▶ _Spatial question rows_
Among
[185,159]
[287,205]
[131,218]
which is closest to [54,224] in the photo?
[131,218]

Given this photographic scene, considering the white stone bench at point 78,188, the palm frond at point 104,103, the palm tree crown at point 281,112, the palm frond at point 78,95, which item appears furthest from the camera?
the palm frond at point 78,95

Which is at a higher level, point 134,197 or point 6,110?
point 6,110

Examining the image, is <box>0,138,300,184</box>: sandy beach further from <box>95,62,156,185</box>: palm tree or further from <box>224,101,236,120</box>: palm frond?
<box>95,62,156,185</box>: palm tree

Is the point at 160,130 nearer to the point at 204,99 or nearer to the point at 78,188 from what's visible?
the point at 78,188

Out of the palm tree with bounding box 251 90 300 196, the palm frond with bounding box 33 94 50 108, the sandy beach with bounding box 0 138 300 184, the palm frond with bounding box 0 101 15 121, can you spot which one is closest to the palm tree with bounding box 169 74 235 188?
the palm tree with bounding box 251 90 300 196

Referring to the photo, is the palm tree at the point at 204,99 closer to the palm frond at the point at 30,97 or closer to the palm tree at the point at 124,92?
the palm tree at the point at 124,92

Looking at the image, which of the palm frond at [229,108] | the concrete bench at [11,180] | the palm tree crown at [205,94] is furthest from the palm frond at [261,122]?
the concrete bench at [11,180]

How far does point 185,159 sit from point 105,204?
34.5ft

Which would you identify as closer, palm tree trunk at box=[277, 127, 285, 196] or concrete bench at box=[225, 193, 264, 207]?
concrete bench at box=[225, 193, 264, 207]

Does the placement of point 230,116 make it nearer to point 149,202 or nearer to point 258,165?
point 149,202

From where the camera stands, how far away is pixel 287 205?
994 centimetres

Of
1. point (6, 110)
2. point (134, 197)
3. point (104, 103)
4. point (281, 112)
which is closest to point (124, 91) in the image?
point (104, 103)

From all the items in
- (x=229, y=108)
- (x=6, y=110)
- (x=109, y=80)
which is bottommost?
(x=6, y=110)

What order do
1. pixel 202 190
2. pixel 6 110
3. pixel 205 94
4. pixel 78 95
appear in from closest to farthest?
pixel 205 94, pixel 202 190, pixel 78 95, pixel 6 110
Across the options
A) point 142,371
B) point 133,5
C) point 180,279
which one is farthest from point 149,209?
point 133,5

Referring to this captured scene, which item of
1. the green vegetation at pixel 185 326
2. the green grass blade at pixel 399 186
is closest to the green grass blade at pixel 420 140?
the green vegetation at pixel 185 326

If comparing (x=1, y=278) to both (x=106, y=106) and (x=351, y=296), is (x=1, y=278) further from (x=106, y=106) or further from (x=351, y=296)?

▶ _PROBLEM DESCRIPTION_
Quote every row above, word for word, from the first to the last.

▶ _OUTPUT FOR THIS EXERCISE_
Among
[185,159]
[287,205]
[131,218]
which is closest to [54,224] in the photo?
[131,218]

Given this photographic scene, considering the white stone bench at point 78,188, the palm frond at point 104,103, the palm tree crown at point 281,112, the palm frond at point 78,95, which item appears furthest from the camera?
the palm frond at point 78,95

Which is at a higher level, point 134,197 or point 6,110?
point 6,110

Examining the image, is <box>0,138,300,184</box>: sandy beach further from <box>95,62,156,185</box>: palm tree or further from <box>224,101,236,120</box>: palm frond?
<box>95,62,156,185</box>: palm tree

Is the point at 160,130 nearer to the point at 204,99 or nearer to the point at 78,188 from what's visible?
the point at 78,188

Out of the palm tree with bounding box 251 90 300 196, the palm frond with bounding box 33 94 50 108, the sandy beach with bounding box 0 138 300 184, the palm frond with bounding box 0 101 15 121, can you spot which one is closest to the palm tree with bounding box 169 74 235 188?
the palm tree with bounding box 251 90 300 196

Referring to the photo, is the palm tree at the point at 204,99 closer to the palm frond at the point at 30,97 or closer to the palm tree at the point at 124,92?
the palm tree at the point at 124,92

Looking at the image, which of the palm frond at [229,108] | the concrete bench at [11,180] | the palm tree crown at [205,94] is furthest from the palm frond at [261,122]?
the concrete bench at [11,180]

How far does point 185,159 sit from point 105,204?
34.5ft

Which would you identify as closer, palm tree trunk at box=[277, 127, 285, 196] or concrete bench at box=[225, 193, 264, 207]?
concrete bench at box=[225, 193, 264, 207]

Does the placement of point 230,116 make it nearer to point 149,202 or nearer to point 258,165?
point 149,202

From where the camera stands, how far away is pixel 287 205?
994 centimetres

Of
1. point (6, 110)
2. point (134, 197)
3. point (104, 103)
4. point (281, 112)
which is closest to point (124, 91) in the image?
point (104, 103)

From all the items in
- (x=229, y=108)
- (x=6, y=110)
- (x=109, y=80)
which is bottommost?
(x=6, y=110)

What order do
1. pixel 202 190
2. pixel 6 110
3. pixel 205 94
4. pixel 78 95
appear in from closest to farthest?
pixel 205 94, pixel 202 190, pixel 78 95, pixel 6 110
Across the options
A) point 142,371
B) point 133,5
C) point 180,279
which one is farthest from point 149,209?
point 133,5

Referring to this captured scene, which item of
1. the green vegetation at pixel 185 326
2. the green grass blade at pixel 399 186
is closest to the green grass blade at pixel 420 140?
the green vegetation at pixel 185 326

If comparing (x=1, y=278) to both (x=106, y=106) and (x=351, y=296), is (x=1, y=278) further from (x=106, y=106) or further from (x=351, y=296)?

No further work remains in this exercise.